J’avais argumenté deux autres aspects lors des auditions de la Loi AGEC. Le système Stop-pub signifie que l’on ne veut pas la publicité, mais dans le Oui-Pub il y a, d’une part, une connotation de la consommation par rapport à son voisinage. Et l’autre volet est plus social : dans ces publicités figurent des bons de réductions qui peuvent être un marqueur social ou de nécessité. Ce sont précisément les raisons pour lesquelles je n’étais pas en accord avec le Oui-pub proposé dans le texte.

Le Gouvernement est revenu à sa version de l’article 9…

J’en conclu qu’il y tient beaucoup. J’essaie, raisonnablement, de convaincre. Je ne veux pas en faire une affaire personnelle, mais je souhaite que la voix des élus soit entendue. De plus je souhaite rappeler que toute réflexion sur l’environnement a aussi des impacts éminemment sociaux.

Le Stop-pub a le mérite d’être clair sans être pour autant stigmatisant…
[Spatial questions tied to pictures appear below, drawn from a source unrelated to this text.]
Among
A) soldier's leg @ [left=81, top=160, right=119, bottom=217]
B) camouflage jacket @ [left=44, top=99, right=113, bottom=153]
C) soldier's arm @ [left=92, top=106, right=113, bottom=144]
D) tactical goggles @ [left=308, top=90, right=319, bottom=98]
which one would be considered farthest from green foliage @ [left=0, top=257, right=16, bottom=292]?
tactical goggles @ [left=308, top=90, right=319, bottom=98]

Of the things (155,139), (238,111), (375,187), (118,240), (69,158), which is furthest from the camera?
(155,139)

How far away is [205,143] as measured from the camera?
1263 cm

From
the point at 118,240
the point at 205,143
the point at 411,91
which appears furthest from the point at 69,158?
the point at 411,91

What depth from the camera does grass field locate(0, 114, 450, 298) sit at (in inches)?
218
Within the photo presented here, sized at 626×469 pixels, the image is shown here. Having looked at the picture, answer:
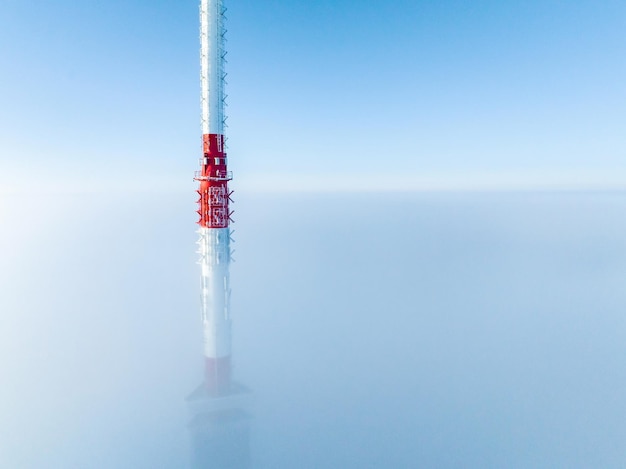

Ce texte de loi vient à la suite de la Convention citoyenne. Le Gouvernement souhaite lui laisser un gage comme beaucoup de leurs propositions n’ont pas été retenues. C’est une mesure emblématique. Mais je trouve que ceux qui ont accompagné les citoyens de la Convention auraient pu argumenter sur la loi déjà votée. Le travail parlementaire n’est pas quelque chose qu’il faut ignorer !

Le Sénat a voté en janvier une loi pour la sobriété numérique, dont la discussion va commencer à l’Assemblée. Ne croyez-vous pas qu’elle aurait dû s’inscrire dans la Loi Climat et Résilience, puisqu’elle vise aussi à réduire l’impact environnemental du numérique ?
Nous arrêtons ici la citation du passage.